- The Washington Times - Friday, January 13, 2017

House Minority Leader Nancy Pelosi has a theory on who should shoulder the blame for over $9 trillion in debt the nation has amassed over the last eight years: former President George W. Bush.

Social Security, Medicare, and ballooning costs for unfunded federal mandates were not singled out on Friday by Mrs. Pelosi during a press conference as the prime drivers of U.S. debt. Instead, the California Democrat said Mr. Bush was culpable for debt incurred during President Obama’s time in the White House.

“When President Obama stood on the steps on the Capitol eight years from next week, the [budget] deficit was $1.4 trillion — one year deficit,” Mrs. Pelosi said, the Washington Examiner reported. “It’s reduced by 70 percent in his administration. Much of the increase in the national debt that has occurred from this time still springs from two unpaid-for wars, cost that we owe our veterans following that, giveaways that they gave to the pharmaceutical industry, and the high-end tax cuts that have carried forward without any job production. Absent the work of President Obama, this national debt would be even higher.”

Mrs. Pelosi also blamed Republicans under Mr. Bush for abandoning a pay-as-you-go (PAYGO) law that theoretically saved the federal government one dollar for every dollar spent.

“Republicans come in, throw pay-as-you-go out the window,” the congresswoman said. “They make us pay for any investments in education that we may make, but they won’t pay for tax cuts for the wealthy.”

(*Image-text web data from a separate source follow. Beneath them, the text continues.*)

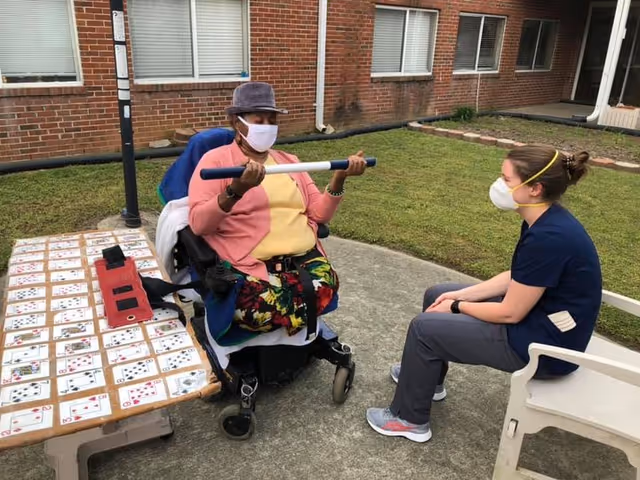 An elderly woman in a wheelchair wearing a hat and face mask is exercising with a bar while a caregiver, also wearing a face mask, sits on a chair in front of her outside a brick building. A table nearby is covered with playing cards and a red device.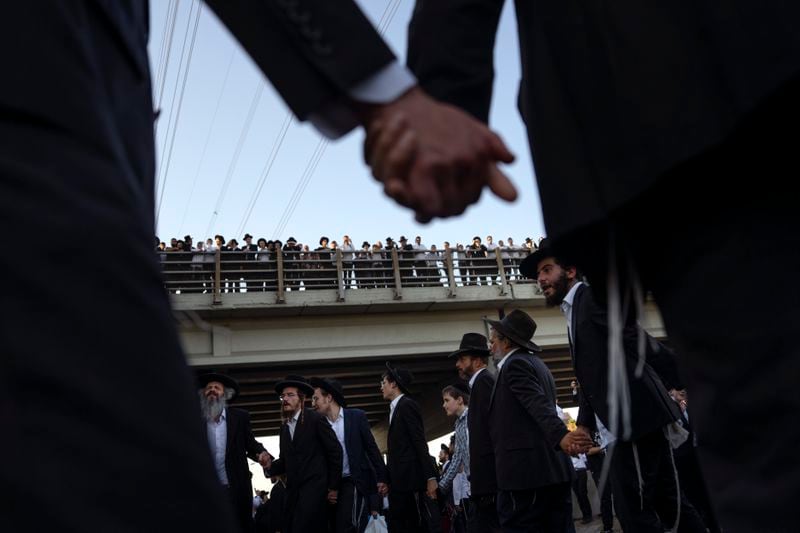 Ultra-Orthodox Jewish men block a highway as they take part in a protest against army recruitment in Bnei Brak, Israel, Thursday, June 27, 2024. Israel's Supreme Court unanimously ordered the government to begin drafting ultra-Orthodox Jewish men into the army, a landmark ruling seeking to end a system that has allowed them to avoid enlistment into compulsory military service. (AP Photo/Oded Balilty)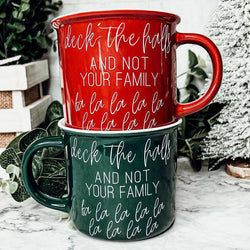 Deck the halls and not your family fa la la la Mugs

The Heritage Foundation, a conservative think tank in Washington, D.C., estimates that federal debt now amounts to “$125,000 for every tax-filing household in America.”

“To set aside enough money today to pay the current debt and future unfunded costs just from Social Security and Medicare, each person in America today, including their children, would owe more than $210,000,” the nonprofit organization wrote when U.S. debt tallied $18.8 trillion.

The group’s data was gleaned from the Congressional Budget Office, the U.S. Department of Treasury, and the U.S. Census Bureau.